=== Texto selecionado ===
Feitas as principais considerações concernentes à importância econômica e ambiental
da reciclagem e os benefícios associados a ela, além dos aspectos que envolvem a atividade
dos catadores, que apontam para a pertinência de adoção de medidas de incentivo para essas
atividades, cumpre agora analisar os fundamentos jurídicos da adoção de Programas de
Pagamentos por Serviços Ambientais Urbanos (PSAU), dentro dos quais se insere o Programa
Bolsa Reciclagem, do Estado de Minas Gerais.
Para Altmann (2012), o desafio inicial do PSAU é conceitual, eis que o sistema de
PSA clássico não foi pensado para áreas ou atividades urbanas. O PSA originalmente foi
desenhado para induzir os agentes econômicos (proprietários ou possuidores de imóveis
rurais) a adotar determinados usos do solo e/ou práticas ambientalmente sustentáveis. Com
isso, é possível internalizar as externalidades positivas (serviços ambientais), que antes não
eram remuneradas pelos agentes econômicos que as utilizam.
Conforme desenvolvido no item 2.4.6 do presente trabalho, o princípio que informa
o Pagamento por Serviços Ambientais é o do “provedor-recebedor”. A ideia central do PSA é
criar incentivos às condutas ambientalmente desejáveis, isto é, aquelas condutas que
contribuem sobremodo para a manutenção do fluxo de serviços ecossistêmicos.
Nesse sentido, assevera Altmann (2012), há que se reconhecer que a conduta dos
catadores traz benefícios econômicos e ambientais a toda sociedade e, portanto, fazem jus à
remuneração. No caso do PSA clássico, o agricultor que preserva nascentes e matas ciliares
recebe uma contrapartida por garantir o fluxo de serviços ecossistêmicos, os quais beneficiam
toda a sociedade, ou seja, paga-se pela conduta dele. No caso sob análise, a conduta do
catador gera uma externalidade positiva que não foi internalizada na economia. A pergunta
que se impõe para a implantação de um PSAU no Brasil é: a conduta dos catadores é
merecedora de justa retribuição?
A resposta somente pode ser positiva, pois de acordo com a própria noção de
incentivo intrínseca ao instituto do PSA, não se mostra devida a retribuição somente àquelas
condutas humanas relacionadas a serviços ecossistêmicos, mas também a toda atividade
humana que contribua sobremodo para a qualidade ambiental.
=== Dados fornecidos ===
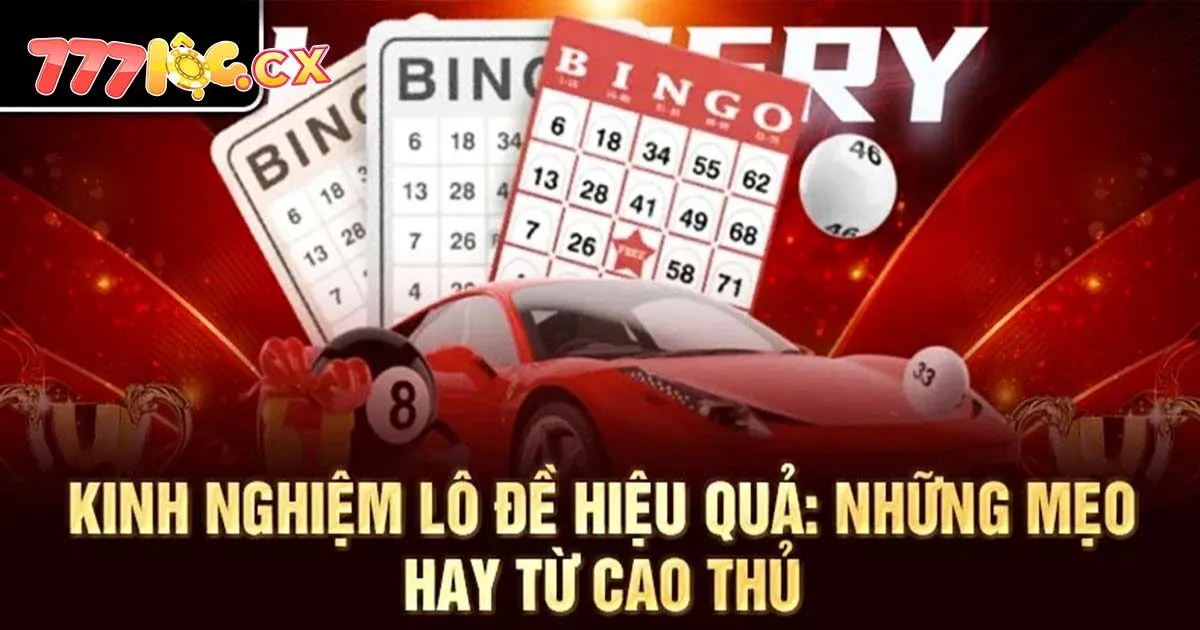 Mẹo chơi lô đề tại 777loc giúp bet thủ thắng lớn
===
=== Dados fornecidos ===
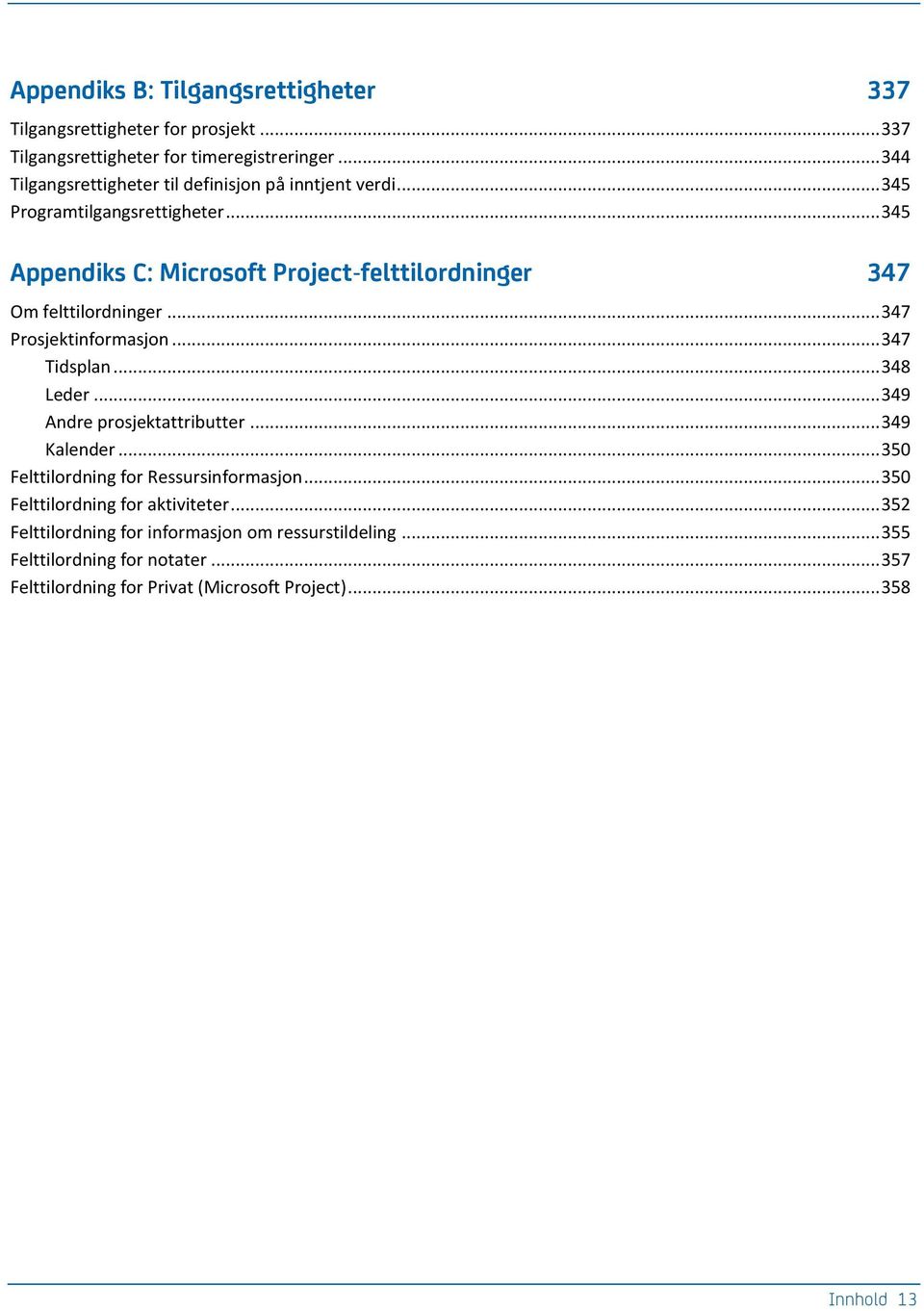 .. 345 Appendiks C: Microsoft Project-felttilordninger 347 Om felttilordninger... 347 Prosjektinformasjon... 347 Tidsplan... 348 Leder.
===
No texto sobre pagamento por serviços ambientais urbanos, qual é o princípio que orienta o Pagamento por Serviços Ambientais? Os registros vêm de outra fonte.

Exercício resolvido: O princípio do “provedor-recebedor”.